I started interviewing contactees. And because of my magazine articles about contactees, more contactees would write to me. In fact, I was swamped with letters from all over the country. Some people had had experiences 20 years earlier, and had never told anyone, because they didn’t know exactly who to tell. Finally they’d read an article by me about contactees, and decide to get in touch with me. In the end, I dealt with probably five or six hundred people who had had some kind of contactee experience. I lost count. There were hundreds of others that I could never visit personally, or talk to on the telephone, but with whom I corresponded briefly.

I found that there were certain patterns in the contactee phenomenon, which had been deliberately overlooked by the ET believers. There were medical effects that had been deliberately overlooked or missed, because the average UFO investigation was more of a conversation. Nobody ever examined these contactees physically, or even asked them what kind of physical affects they had suffered after their experience. It was virgin territory at that time. Fortunately, around the country there are quite a few doctors and psychologists now doing the same thing that I was doing then. But it was a long, uphill battle in the ‘60s to get anyone to pay any attention to the contactees. They were really scorned, yet they hold many of the keys to the UFO phenomenon.

There are six basic types of contactees. Not just one, as you’d think. There are six types, with a couple of subgroups. I’ll try to explain each type and their medical characteristics.

TYPE 1: TRANCE CONTACTEES

The first type, Type 1, is a
trance
subject. This is, I’ve found, the most prevalent type. Usually this witness claims that he’s suffered paralysis – that he was unable to move a muscle or even blink his eyes. This is a sure sign that he was in a trance. We have religious miracles (name any date, they’re going on all the time) like the one in 1962 in Garabandal, Spain. Two small children would go out into a field and kneel by a bush for five or six hours. They would be in a complete trance. Hundreds of people would mill around them, watching this. When they came out of the trance, they would tell that they had had a long conversation with the “lady” that was visiting them.

This happens over and over again in religious miracles.
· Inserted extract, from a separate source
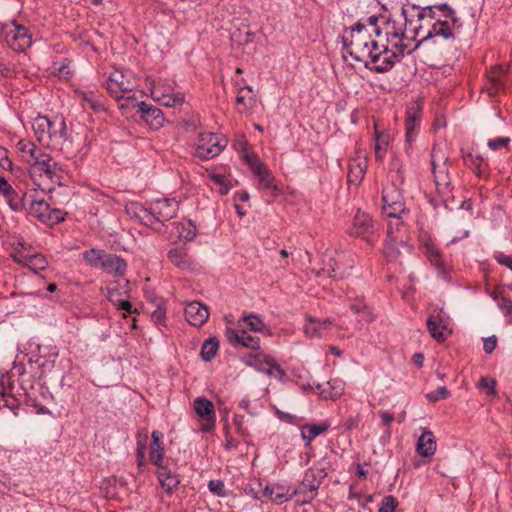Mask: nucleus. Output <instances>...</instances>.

People are actually in a trance, but they don’t know they’re in a trance. They think they’re fully conscious. In hypnotherapy, a person will often be hypnotized and be “under” for two hours. When you bring him out of hypnosis, he doesn’t think that he’s been under for two seconds. If you tell him that he’s been hypnotized, he’ll argue with you. He’ll say, “No, I couldn’t have been hypnotized,” until he looks at the clock and realizes that two hours have passed.